Between 1961 and 1970, the number of patent applications received each year rose steadily from 85,000 to 106,000. But during the 1970s this growth flattened out, reaching only 107,400 10 years later.
Last year recorded a welcome leap to 112,315 applications. And thus far into 1981, this higher rate is continuing. The Patent Office views the jump as significant.
Patent attorneys all over the country long for the Patent Office search files to be computerized and put "on line." Instead of journeying to Washington, they could conduct their searches in their own offices via computer. This would create an always complete, hands-off, reliable filing system in Crystal City.
Nevertheless, patent attorneys say the office's examiners are doing "a heroid job under the circumstances." When attorneys get stuck and can't find what they need, they sometimes appeal to examiners, who point to a drawer and say, "Look there."
"Examiners are just phenomenal!" exclaims George A. Herbster, a patent attorney with the Boston firm of Ceasari & McKenna, who for years has worked to stir interest in computerizing the agency's files.
Bar members see the Patent Office as underfunded and short-handed. In 1974 there were 1,200 examiners. Now, because of budget cuts, there are fewer than 850. Mr. Herbster, who nevertheless commends the office's classification system , points out that it "automatically excludes a vast amount of information from a searcher." If he is hunting a patent that was not deemed important enough to be classified, he realizes that "I'm never going to find it unless some night I have a terrific dream that says, 'Go look there.'"
So why hasn't the Patent Office a long time ago called up some data-processing firm and told it to come on over and computerize the place?
It isn't that easy. For one thing, cost estimates -- just wild guesses at this point -- range from $45 million to $400 million.
Beyond that, a workable computer system is based on a well-defined terminology: You have to define something the same way every time you refer to it. It's fairly easy to define a chemical concept, but there might be many ways to define a mechanical or electrical concept or device (most patents fall into one of these three braod categories). A computer will only cough up a patent if the searcher describes it exactly as it is in the computer's files.

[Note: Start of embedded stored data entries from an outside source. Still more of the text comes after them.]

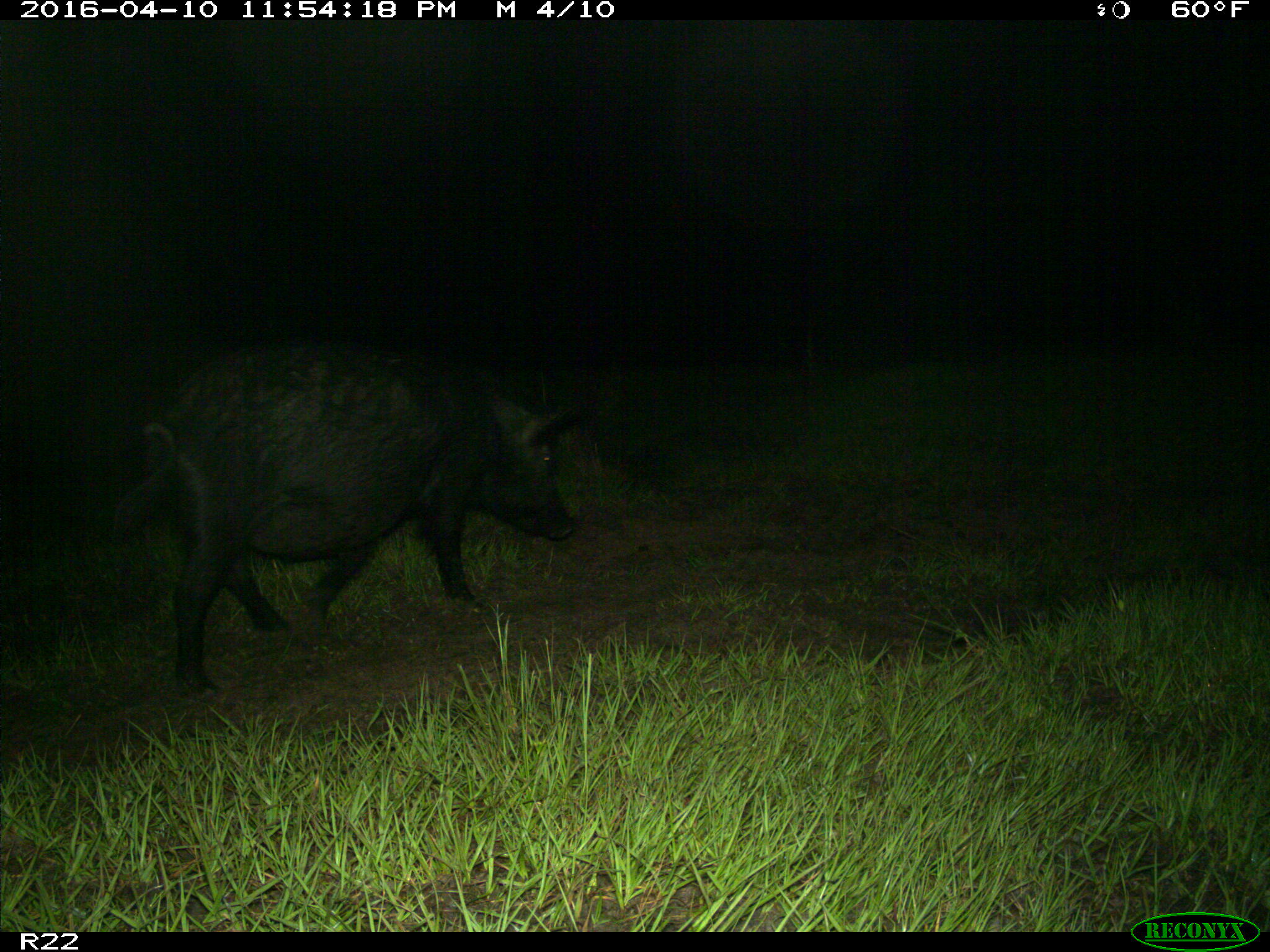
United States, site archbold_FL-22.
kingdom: Animalia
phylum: Chordata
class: Mammalia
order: Artiodactyla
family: Suidae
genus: Sus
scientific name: Sus scrofa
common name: wild boar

And if a computer spits out 500 documents in unclassified form, the manual searcher may not be any better off than he is now with two able hands and one good head.

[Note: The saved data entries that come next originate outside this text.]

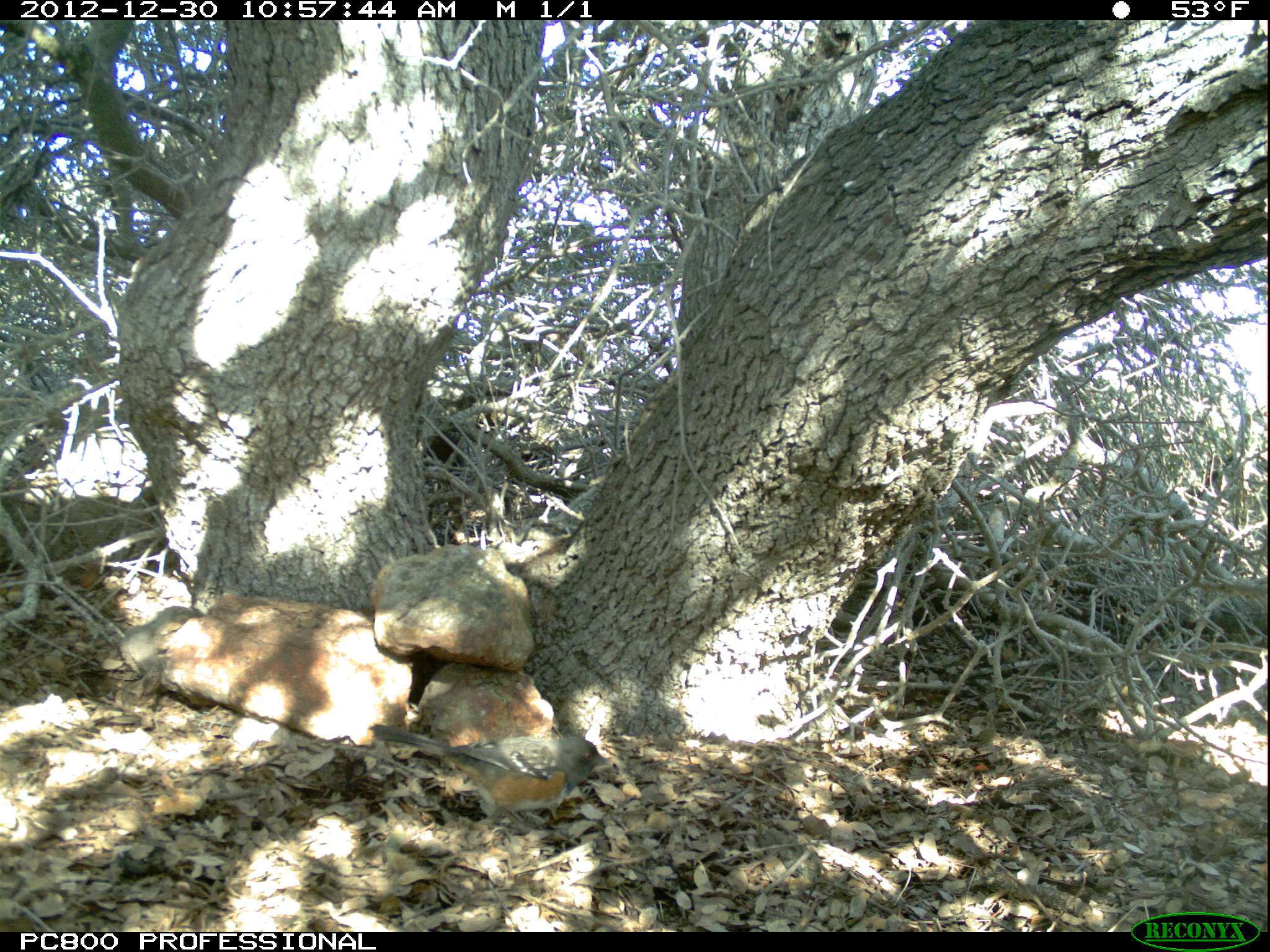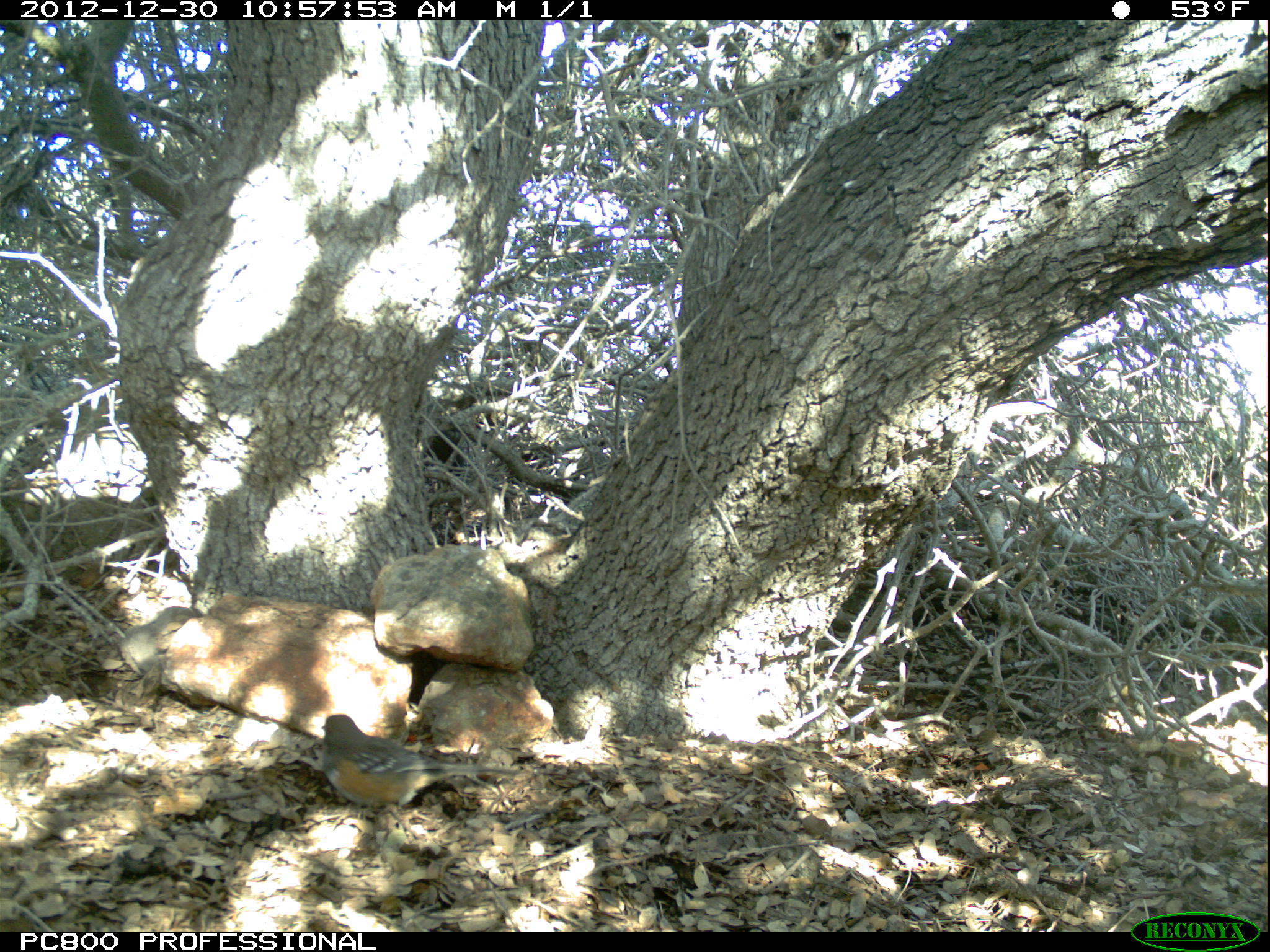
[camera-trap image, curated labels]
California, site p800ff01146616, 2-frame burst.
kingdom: Animalia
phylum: Chordata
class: Aves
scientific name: Aves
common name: bird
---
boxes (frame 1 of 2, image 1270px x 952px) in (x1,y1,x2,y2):
bird: (370,720,611,837)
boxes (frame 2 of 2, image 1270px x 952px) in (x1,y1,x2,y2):
bird: (322,713,522,818)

As far back as the mid-1950s, the office began tinkering with automated retrieval systems on an experimental basis. At one time, the Patent Office has as many as 30 systems on trial simultaneously. None panned out as well as was hoped. Only two have survived.
During all the years this experimentation has been going on, computer technology has been making giant strides, brightening hopes for some ideal solution. At present the office is looking into the use of microfilm.
Even if the green light flashed, the question is, who should install the system? The Patent Office or private industry?
Naturally, many companies in the private sector are eager for the job. Several companies already offer computerized patent search systems.
Attorney Kenneth E. Madsen, chairman of the ABA's information retrieval committee, points out that under legislation signed Dec. 12 the Patent Office has two years to study the problem and report back with a plan for computerization if its evaluation warrants it. One issue to be decided is whether the full text of a patent or simply a brief abstract should be placed in the computer's memory to best aid the searchers.
Meanwhile, let's see, where did we refile those 800 patents on rocking chairs?